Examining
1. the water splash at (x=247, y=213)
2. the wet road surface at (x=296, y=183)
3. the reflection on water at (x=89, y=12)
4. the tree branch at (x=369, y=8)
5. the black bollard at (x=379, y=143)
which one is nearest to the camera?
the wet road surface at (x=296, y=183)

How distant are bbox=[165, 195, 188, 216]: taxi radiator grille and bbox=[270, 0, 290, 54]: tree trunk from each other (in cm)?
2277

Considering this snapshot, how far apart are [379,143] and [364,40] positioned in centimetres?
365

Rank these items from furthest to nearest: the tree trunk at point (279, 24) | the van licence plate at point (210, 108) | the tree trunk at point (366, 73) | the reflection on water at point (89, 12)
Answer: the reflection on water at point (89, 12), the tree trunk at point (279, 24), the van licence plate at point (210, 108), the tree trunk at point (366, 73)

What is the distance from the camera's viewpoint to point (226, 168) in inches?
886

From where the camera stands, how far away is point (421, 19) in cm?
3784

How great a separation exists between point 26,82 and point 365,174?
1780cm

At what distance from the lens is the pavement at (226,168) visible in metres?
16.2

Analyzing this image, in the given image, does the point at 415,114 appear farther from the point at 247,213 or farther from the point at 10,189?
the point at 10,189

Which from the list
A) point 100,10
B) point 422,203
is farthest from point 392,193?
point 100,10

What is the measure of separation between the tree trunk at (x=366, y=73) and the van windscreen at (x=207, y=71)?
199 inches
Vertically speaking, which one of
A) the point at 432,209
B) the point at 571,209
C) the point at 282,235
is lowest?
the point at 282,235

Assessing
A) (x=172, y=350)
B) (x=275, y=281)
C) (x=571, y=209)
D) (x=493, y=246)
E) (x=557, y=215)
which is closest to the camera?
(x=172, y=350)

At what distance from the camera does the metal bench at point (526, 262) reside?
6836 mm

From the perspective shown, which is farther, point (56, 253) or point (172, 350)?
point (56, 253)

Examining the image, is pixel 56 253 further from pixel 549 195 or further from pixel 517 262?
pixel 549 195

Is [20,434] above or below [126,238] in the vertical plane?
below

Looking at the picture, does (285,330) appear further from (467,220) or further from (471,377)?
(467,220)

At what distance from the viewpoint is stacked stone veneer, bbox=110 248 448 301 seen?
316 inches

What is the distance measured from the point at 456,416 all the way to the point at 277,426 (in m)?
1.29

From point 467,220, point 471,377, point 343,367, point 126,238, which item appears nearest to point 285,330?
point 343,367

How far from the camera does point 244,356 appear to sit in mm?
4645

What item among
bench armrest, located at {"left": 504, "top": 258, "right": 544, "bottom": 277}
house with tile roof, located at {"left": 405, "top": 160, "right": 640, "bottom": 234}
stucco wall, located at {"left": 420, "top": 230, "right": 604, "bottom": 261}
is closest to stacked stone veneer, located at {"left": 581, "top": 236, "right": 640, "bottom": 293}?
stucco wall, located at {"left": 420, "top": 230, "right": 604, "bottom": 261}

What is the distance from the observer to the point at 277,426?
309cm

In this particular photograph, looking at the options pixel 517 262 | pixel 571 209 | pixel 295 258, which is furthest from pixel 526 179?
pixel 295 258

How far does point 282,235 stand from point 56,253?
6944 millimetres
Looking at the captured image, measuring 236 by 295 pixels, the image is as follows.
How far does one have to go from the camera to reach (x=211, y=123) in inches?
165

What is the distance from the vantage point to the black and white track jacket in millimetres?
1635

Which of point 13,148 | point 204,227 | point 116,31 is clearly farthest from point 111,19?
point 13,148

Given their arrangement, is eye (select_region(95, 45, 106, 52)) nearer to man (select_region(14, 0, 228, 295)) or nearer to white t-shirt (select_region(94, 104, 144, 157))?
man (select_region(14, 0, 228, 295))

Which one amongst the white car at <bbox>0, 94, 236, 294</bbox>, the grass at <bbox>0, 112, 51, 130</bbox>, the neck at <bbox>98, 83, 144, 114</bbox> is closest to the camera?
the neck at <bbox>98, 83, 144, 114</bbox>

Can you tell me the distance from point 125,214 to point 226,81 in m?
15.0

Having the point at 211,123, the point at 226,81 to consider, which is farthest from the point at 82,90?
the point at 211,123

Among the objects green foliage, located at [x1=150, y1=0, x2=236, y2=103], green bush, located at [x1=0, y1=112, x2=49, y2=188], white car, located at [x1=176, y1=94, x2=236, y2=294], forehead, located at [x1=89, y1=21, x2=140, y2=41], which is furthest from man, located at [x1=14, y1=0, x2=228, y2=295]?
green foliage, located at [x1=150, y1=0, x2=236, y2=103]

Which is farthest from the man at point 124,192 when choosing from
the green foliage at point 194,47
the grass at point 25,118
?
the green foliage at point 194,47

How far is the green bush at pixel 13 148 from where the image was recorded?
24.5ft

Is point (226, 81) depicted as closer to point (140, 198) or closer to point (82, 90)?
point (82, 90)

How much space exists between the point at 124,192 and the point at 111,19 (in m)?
- - - -
• **WHAT YOU HAVE TO DO**
Reproduce all of the data above with every occurrence of "green bush" renamed to "green hedge", leaving everything else unchanged.

• **WRITTEN ANSWER**
Examining
1. the water splash at (x=247, y=213)
2. the wet road surface at (x=296, y=183)
3. the reflection on water at (x=89, y=12)
4. the tree branch at (x=369, y=8)
5. the black bollard at (x=379, y=143)
which one is nearest to the camera?
the wet road surface at (x=296, y=183)

How distant are bbox=[165, 195, 188, 216]: taxi radiator grille and bbox=[270, 0, 290, 54]: tree trunk from each other (in cm)?
2277

Considering this snapshot, how far apart are [379,143] and [364,40] positioned in centimetres?
365

Rank these items from furthest to nearest: the tree trunk at point (279, 24) | the van licence plate at point (210, 108) | the tree trunk at point (366, 73) | the reflection on water at point (89, 12)
Answer: the reflection on water at point (89, 12), the tree trunk at point (279, 24), the van licence plate at point (210, 108), the tree trunk at point (366, 73)

What is the distance from the camera's viewpoint to point (226, 168) in inches?
886

From where the camera stands, how far away is point (421, 19) in cm?
3784

How great a separation exists between point 26,82 and point 365,174?
1780cm

At what distance from the lens is the pavement at (226,168) visible in metres?
16.2

Analyzing this image, in the given image, does the point at 415,114 appear farther from the point at 247,213 or farther from the point at 10,189?
the point at 10,189

Which from the list
A) point 100,10
B) point 422,203
is farthest from point 392,193?
point 100,10

What is the measure of separation between the tree trunk at (x=366, y=73) and the van windscreen at (x=207, y=71)?
199 inches
Vertically speaking, which one of
A) the point at 432,209
B) the point at 571,209
C) the point at 282,235
is lowest?
the point at 282,235

Assessing
A) (x=172, y=350)
B) (x=275, y=281)
C) (x=571, y=209)
D) (x=493, y=246)
E) (x=557, y=215)
which is closest to the camera?
(x=172, y=350)

At what distance from the camera does the metal bench at point (526, 262) reside?
6836 mm

From the perspective shown, which is farther, point (56, 253) or point (172, 350)?
point (56, 253)

Examining the image, is pixel 56 253 further from pixel 549 195 or further from pixel 517 262?
pixel 549 195

Is [20,434] above or below [126,238] in the vertical plane?
below

Looking at the picture, does (285,330) appear further from (467,220) or further from (471,377)?
(467,220)

At what distance from the viewpoint is stacked stone veneer, bbox=110 248 448 301 seen?
316 inches

What is the distance measured from the point at 456,416 all the way to the point at 277,426 (in m)?
1.29

From point 467,220, point 471,377, point 343,367, point 126,238, which item appears nearest to point 285,330?
point 343,367

How far from the camera does point 244,356 appear to sit in mm?
4645

What item among
bench armrest, located at {"left": 504, "top": 258, "right": 544, "bottom": 277}
house with tile roof, located at {"left": 405, "top": 160, "right": 640, "bottom": 234}
stucco wall, located at {"left": 420, "top": 230, "right": 604, "bottom": 261}
is closest to stacked stone veneer, located at {"left": 581, "top": 236, "right": 640, "bottom": 293}?
stucco wall, located at {"left": 420, "top": 230, "right": 604, "bottom": 261}

What is the distance from the observer to the point at 277,426?
309cm

In this particular photograph, looking at the options pixel 517 262 | pixel 571 209 | pixel 295 258, which is furthest from pixel 526 179?
pixel 295 258

How far does point 282,235 stand from point 56,253?
6944 millimetres
Looking at the captured image, measuring 236 by 295 pixels, the image is as follows.
How far does one have to go from the camera to reach (x=211, y=123) in inches?
165

What is the distance from the vantage point to the black and white track jacket in millimetres?
1635

Which of point 13,148 | point 204,227 | point 116,31 is clearly farthest from point 111,19?
point 13,148

Given their arrangement, is eye (select_region(95, 45, 106, 52)) nearer to man (select_region(14, 0, 228, 295)) or nearer to white t-shirt (select_region(94, 104, 144, 157))?
man (select_region(14, 0, 228, 295))

Which one amongst the white car at <bbox>0, 94, 236, 294</bbox>, the grass at <bbox>0, 112, 51, 130</bbox>, the neck at <bbox>98, 83, 144, 114</bbox> is closest to the camera?
the neck at <bbox>98, 83, 144, 114</bbox>

Can you tell me the distance from point 125,214 to point 226,81 in m?
15.0

Having the point at 211,123, the point at 226,81 to consider, which is farthest from the point at 82,90?
the point at 211,123

Among the objects green foliage, located at [x1=150, y1=0, x2=236, y2=103], green hedge, located at [x1=0, y1=112, x2=49, y2=188], white car, located at [x1=176, y1=94, x2=236, y2=294], forehead, located at [x1=89, y1=21, x2=140, y2=41], which is furthest from man, located at [x1=14, y1=0, x2=228, y2=295]?
green foliage, located at [x1=150, y1=0, x2=236, y2=103]

Which is farthest from the man at point 124,192 when choosing from
the green foliage at point 194,47
the grass at point 25,118
?
the green foliage at point 194,47

How far is the green hedge at pixel 13 148 from where the image was recorded?
24.5ft

Is point (226, 81) depicted as closer to point (140, 198) or closer to point (82, 90)?
point (82, 90)

How much space exists between the point at 124,192 and the point at 111,19 (in m)?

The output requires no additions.